Error creating Machine Learning job

Hi,

I'm trying to create a Machine Learning job multi-metric job. Upon the last step of clicking the Create Job button, I get the error in the red box at the top of the page.

Save failed: [remote_transport_exception][someinstance][anIP and port][cluster:admin/xpack/ml/job/put]

What do I do with this information?
How do I fix this?

thanks,
Tim

Hi Tim, what's the full error message seen in elasticsearch.log when this error occurs? There might be better clues in there. Also, briefly describe your setup (are you running a test cluster on your laptop, etc.?)

Hi Rich,

I'm running this in my production cluster, the actual error is this,
Save failed: [remote_transport_exception] [ldxx90elk16-isgeis][204.54.165.114:9300][cluster:admin/xpack/ml/job/put]

I have looked on this server and I do not see an error logged. Is there somewhere else that I should look for an error.

This appears to be a problem the more data that the job is looking at. In this example, I'm looking at stats from all Queues on a IBM MQ Queue manager. If reduce my initial query to look at one specific queue it works well. So, is this something with my ES cluster, and if so what do I need to do to make it work.

thanks,
Tim

Tim,

There indeed should be the similar error listed in elasticsearch.log - not sure why you aren't seeing it.

Anyway - if you're successfully running a job with one specific queue, but it isn't working for more than one queue, then I think something must be wrong with either:

  1. the configuration of the job itself
  2. the query for the raw data for the job (a.k.a the "datafeed")

To help understand things, to get information on 1 and 2 above, you please execute and post the results of the following two commands:

  1. curl -u elastic:changeme -XGET 'localhost:9200/_xpack/ml/anomaly_detectors/jobname?pretty'
  2. curl -u elastic:changeme -XGET 'localhost:9200/_xpack/ml/datafeeds/datafeed-jobname?pretty'

replacing "jobname" with the name of the job that isn't working for you.

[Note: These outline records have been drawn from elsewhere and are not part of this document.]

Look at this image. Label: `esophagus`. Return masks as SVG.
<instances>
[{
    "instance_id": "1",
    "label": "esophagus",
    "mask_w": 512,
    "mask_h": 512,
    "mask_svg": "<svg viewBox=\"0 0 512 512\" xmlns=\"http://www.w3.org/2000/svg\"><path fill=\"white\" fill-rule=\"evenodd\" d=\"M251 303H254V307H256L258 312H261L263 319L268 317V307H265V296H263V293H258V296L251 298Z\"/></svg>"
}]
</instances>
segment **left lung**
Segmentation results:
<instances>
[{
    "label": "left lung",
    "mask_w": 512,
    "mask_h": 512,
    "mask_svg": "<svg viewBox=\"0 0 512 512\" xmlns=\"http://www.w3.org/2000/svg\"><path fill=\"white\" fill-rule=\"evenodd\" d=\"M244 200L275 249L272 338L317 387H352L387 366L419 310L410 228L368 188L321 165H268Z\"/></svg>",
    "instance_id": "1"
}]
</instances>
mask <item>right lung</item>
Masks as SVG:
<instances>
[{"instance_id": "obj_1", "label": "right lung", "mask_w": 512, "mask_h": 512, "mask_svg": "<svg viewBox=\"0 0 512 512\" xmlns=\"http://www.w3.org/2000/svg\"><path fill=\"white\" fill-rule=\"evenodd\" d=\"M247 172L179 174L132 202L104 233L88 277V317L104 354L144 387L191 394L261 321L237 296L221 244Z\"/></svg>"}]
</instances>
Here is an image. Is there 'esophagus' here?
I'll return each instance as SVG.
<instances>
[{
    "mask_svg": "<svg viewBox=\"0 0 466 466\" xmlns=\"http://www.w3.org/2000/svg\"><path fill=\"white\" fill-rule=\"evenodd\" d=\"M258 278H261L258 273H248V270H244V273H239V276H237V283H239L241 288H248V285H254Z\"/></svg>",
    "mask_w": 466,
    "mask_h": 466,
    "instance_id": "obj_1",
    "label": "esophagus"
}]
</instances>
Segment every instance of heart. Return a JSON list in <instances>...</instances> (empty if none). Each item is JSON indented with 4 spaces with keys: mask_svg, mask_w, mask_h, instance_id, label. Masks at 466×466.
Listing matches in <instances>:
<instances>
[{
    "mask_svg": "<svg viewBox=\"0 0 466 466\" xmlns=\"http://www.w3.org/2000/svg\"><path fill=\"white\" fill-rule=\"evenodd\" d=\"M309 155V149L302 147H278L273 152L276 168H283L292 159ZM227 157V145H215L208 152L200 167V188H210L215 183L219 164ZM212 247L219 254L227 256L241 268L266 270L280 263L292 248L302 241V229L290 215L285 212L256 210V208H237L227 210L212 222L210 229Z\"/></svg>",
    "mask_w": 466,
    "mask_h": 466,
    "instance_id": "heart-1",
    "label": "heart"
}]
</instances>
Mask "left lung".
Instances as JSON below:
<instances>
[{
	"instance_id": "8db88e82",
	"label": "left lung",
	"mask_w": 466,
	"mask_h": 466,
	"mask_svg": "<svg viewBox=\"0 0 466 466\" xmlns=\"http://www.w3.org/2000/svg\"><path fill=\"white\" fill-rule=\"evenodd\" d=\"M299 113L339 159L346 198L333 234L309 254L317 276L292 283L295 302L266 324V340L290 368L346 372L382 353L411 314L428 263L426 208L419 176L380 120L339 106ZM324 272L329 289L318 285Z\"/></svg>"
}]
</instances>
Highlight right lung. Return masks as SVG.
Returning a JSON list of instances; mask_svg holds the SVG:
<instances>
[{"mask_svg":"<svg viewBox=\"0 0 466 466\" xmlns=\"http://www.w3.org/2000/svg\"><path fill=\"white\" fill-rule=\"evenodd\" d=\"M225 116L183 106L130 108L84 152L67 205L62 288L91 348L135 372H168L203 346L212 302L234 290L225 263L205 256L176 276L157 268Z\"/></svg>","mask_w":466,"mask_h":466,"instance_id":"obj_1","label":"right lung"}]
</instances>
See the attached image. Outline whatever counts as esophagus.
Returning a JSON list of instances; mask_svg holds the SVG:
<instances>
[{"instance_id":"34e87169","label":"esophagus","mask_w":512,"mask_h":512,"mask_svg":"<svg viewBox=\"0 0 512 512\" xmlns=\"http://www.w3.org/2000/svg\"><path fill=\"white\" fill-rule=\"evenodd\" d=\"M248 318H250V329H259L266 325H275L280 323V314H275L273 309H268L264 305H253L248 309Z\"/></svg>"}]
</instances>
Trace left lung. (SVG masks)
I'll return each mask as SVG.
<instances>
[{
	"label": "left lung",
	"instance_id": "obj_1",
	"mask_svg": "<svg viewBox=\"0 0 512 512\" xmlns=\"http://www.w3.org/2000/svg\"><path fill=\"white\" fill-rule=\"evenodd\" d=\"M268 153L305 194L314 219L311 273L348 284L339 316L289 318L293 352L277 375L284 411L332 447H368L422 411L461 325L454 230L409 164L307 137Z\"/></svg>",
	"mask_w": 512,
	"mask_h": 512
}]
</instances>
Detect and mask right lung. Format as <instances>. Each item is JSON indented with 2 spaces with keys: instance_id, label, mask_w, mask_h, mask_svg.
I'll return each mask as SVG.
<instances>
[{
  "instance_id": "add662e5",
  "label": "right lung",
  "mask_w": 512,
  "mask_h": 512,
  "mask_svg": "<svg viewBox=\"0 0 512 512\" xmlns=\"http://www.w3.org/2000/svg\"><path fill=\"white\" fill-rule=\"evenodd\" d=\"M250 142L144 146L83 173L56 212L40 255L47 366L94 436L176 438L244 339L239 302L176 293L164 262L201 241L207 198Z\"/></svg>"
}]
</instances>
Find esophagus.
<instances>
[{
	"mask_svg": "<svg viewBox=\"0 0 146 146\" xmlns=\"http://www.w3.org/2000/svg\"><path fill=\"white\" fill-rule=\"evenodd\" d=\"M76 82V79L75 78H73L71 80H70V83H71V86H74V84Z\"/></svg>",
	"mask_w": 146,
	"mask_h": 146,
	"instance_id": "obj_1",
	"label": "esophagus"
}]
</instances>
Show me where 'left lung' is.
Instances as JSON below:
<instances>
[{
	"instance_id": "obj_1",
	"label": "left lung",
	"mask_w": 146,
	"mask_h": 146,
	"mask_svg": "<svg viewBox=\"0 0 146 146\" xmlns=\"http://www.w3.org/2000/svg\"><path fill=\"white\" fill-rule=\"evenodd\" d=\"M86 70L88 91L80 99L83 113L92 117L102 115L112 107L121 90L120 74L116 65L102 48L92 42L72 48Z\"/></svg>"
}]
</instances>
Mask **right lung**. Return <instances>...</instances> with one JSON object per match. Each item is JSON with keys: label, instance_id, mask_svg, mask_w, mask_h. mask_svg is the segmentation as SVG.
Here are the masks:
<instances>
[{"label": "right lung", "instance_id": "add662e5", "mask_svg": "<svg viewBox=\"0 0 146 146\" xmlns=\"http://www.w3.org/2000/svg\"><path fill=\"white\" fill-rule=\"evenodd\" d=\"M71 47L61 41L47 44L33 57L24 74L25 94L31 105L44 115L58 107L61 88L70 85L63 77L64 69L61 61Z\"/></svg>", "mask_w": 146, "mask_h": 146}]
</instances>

Post the response JSON (redact any private info as necessary) - Then, we'll take a look

Rich,
The problem is that the job isn't even being created the "Save Failed" appears at the top of the page.

I have included the job output you requested but it's for the job that works. This is only looking at one queue out of hundreds. I'm trying to create a job that looks at all queues. I have a suspicion this data set size is what's causing this issue. When you say look at the log, on which system would that be? I have looked on the Kibana servers, in their ES instance and the one in the error message and haven't found any activity.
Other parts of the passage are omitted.